Exercise requirements:
1. In the Jenkins stuck-builds text, when was the Java process on the server last restarted?
2. Resume the text about Jenkins builds stuck in a running state, picking up right after its final sentence.

Text extract:
————————
Setup Jenkins v2.89.4 LTS Pipeline API Plugin: 2.26 Pipeline Nodes and Processes Plugin: 2.19 Durable Task Plugin: 1.18 Pipeline Job Plugin: 2.17 Pipeline Shared Groovy Libraries Plugin: 2.9 Pipeline Supporting APIs Plugin: 2.18 Script Security Plugin: 1.41 Pipeline Default Speed/Durability Level: Performance-Optimized "Do not allow the pipeline to resume if the master restarts": Enabled on all jobs Problem I logged into a Jenkins master and saw no builds running but there was a queue of about 10 jobs. When mousing over the queued jobs, I saw "pending - Already running 2 builds across all nodes". This is strange because no jobs were showing as running and no Jenkins agents or executors were showing any running builds. I then ran "http://xx.xxx.xxx.xxx:8080/computer/api/xml?tree=computer[executors[currentExecutable[url]],oneOffExecutors[currentExecutable[url]]]&xpath=//url&wrapper=builds" which did show 5 builds were running. I checked these builds and they were red (failure) and were not running. Research I checked the console log of a build that showed as running but isn't and saw the line below near the top of the log. Resume disabled by user, switching to high-performance, low-durability mode. At the end of the of the log I saw the following: Finished: FAILURE Resuming build at Tue Mar 13 23:04:52 UTC 2018 after Jenkins restart Why Resume Build? The build failed on Mar 12, 2018 6:02:37 PM. Why did the build try to resume almost a day later? The job and system durability are configured to not resume builds. Below are some details taken from the API for the build. _class "hudson.model.OneOffExecutor" id "41" keepLog false number 41 queueId 7178 result "FAILURE" timestamp 1520877757466 I checked the Java process on the server and it was last restarted on March 02 2018. What triggered the "Jenkins restart" identified on Mar 13 23:04:52 UTC 2018 since the Java process was not restarted? Why does this get the build stuck in a "running" state when it's not running? Scope This issue can be seen across many of our Jenkins masters. In each case we see "Resuming build at xxxxx after Jenkins restart" occur a few days after the build failure or abort even though Java was not restarted. This issue didn't occur on Jenkins 2.60.3 running the older (pre-durability configurable) Pipeline plugins. Logs I checked the jenkins.log file and saw the following when the build was attempting to be resumed.
————————
(Image and question records)
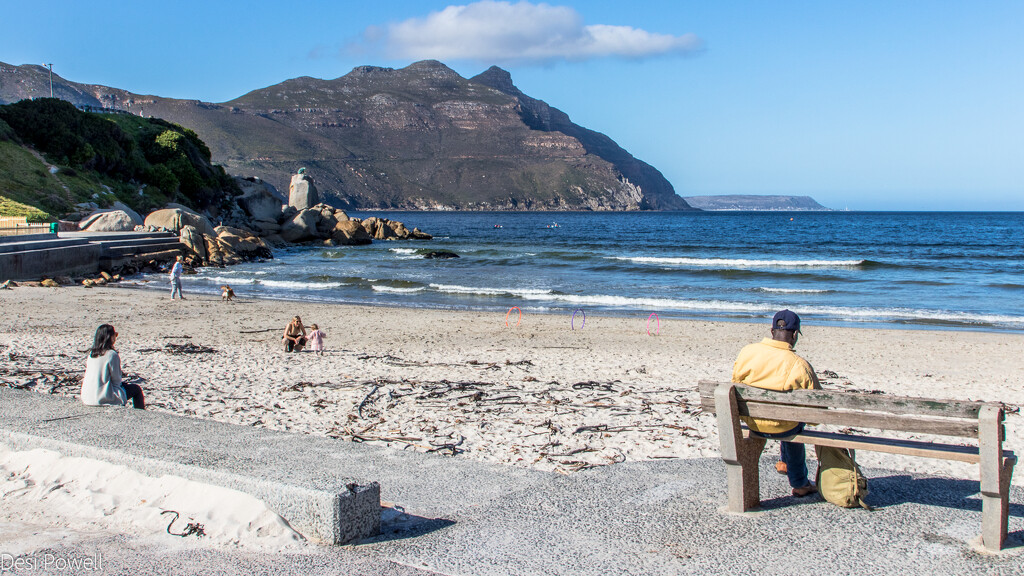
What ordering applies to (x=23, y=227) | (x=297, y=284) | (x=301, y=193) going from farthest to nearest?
(x=301, y=193), (x=297, y=284), (x=23, y=227)

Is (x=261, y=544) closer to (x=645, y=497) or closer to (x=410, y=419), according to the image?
(x=645, y=497)

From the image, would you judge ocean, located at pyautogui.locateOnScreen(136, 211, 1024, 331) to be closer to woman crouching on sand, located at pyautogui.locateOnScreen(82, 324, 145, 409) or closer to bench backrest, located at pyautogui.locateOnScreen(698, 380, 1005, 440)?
woman crouching on sand, located at pyautogui.locateOnScreen(82, 324, 145, 409)

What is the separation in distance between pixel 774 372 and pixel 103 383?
204 inches

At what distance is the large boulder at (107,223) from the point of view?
102 ft

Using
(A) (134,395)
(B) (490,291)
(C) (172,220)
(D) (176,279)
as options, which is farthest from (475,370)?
(C) (172,220)

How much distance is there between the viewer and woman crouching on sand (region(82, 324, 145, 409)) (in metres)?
6.01

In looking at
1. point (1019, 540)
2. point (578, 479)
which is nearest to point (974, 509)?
point (1019, 540)

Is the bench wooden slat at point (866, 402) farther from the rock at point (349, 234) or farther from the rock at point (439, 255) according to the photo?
the rock at point (349, 234)

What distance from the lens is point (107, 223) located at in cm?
3111

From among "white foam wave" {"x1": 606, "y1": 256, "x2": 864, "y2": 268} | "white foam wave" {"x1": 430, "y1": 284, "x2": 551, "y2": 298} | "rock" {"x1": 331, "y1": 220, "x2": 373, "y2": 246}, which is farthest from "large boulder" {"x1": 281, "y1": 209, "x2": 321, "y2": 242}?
"white foam wave" {"x1": 430, "y1": 284, "x2": 551, "y2": 298}

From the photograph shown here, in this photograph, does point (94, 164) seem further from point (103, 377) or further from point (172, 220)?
point (103, 377)

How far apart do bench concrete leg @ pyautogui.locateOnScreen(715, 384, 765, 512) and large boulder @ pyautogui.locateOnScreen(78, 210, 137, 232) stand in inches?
1276

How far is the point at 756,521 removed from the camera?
4.42 metres

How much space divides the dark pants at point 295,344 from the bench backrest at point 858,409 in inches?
348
————————
Answers for the tasks:
1. March 02 2018.

2.
Mar 13, 2018 9:29:56 PM org.jenkinsci.plugins.workflow.cps.CpsFlowExecution onLoad
WARNING: Pipeline state not properly persisted, cannot resume job/JENKINS-JOB-NAME1/42/
Mar 13, 2018 9:29:56 PM org.jenkinsci.plugins.workflow.cps.CpsVmExecutorService reportProblem
WARNING: Unexpected exception in CPS VM thread: CpsFlowExecution[OwnerJENKINS-JOB-NAME1/42:JENKINS-JOB-NAME1 #42]
java.lang.NullPointerException
at org.jenkinsci.plugins.workflow.job.WorkflowRun$GraphL.onNewHead(WorkflowRun.java:997)
at org.jenkinsci.plugins.workflow.cps.CpsFlowExecution.notifyListeners(CpsFlowExecution.java:1368)
at org.jenkinsci.plugins.workflow.cps.CpsThreadGroup$3.run(CpsThreadGroup.java:412)
at org.jenkinsci.plugins.workflow.cps.CpsVmExecutorService$1.run(CpsVmExecutorService.java:35)
at hudson.remoting.SingleLaneExecutorService$1.run(SingleLaneExecutorService.java:112)
at jenkins.util.ContextResettingExecutorService$1.run(ContextResettingExecutorService.java:28)
at java.util.concurrent.Executors$RunnableAdapter.call(Executors.java:511)
at java.util.concurrent.FutureTask.run(FutureTask.java:266)
at java.util.concurrent.ThreadPoolExecutor.runWorker(ThreadPoolExecutor.java:1149)
at java.util.concurrent.ThreadPoolExecutor$Worker.run(ThreadPoolExecutor.java:624)
at java.lang.Thread.run(Thread.java:748)
Mar 13, 2018 9:29:56 PM org.jenkinsci.plugins.workflow.cps.CpsVmExecutorService reportProblem
WARNING: Unexpected exception in CPS VM thread: CpsFlowExecution[OwnerJENKINS-JOB-NAME1/42:JENKINS-JOB-NAME1 #42]
java.lang.NullPointerException
at org.jenkinsci.plugins.workflow.job.WorkflowRun$GraphL.onNewHead(WorkflowRun.java:997)
at org.jenkinsci.plugins.workflow.cps.CpsFlowExecution.notifyListeners(CpsFlowExecution.java:1368)
at org.jenkinsci.plugins.workflow.cps.CpsThreadGroup$3.run(CpsThreadGroup.java:412)
at org.jenkinsci.plugins.workflow.cps.CpsVmExecutorService$1.run(CpsVmExecutorService.java:35)
at hudson.remoting.SingleLaneExecutorService$1.run(SingleLaneExecutorService.java:112)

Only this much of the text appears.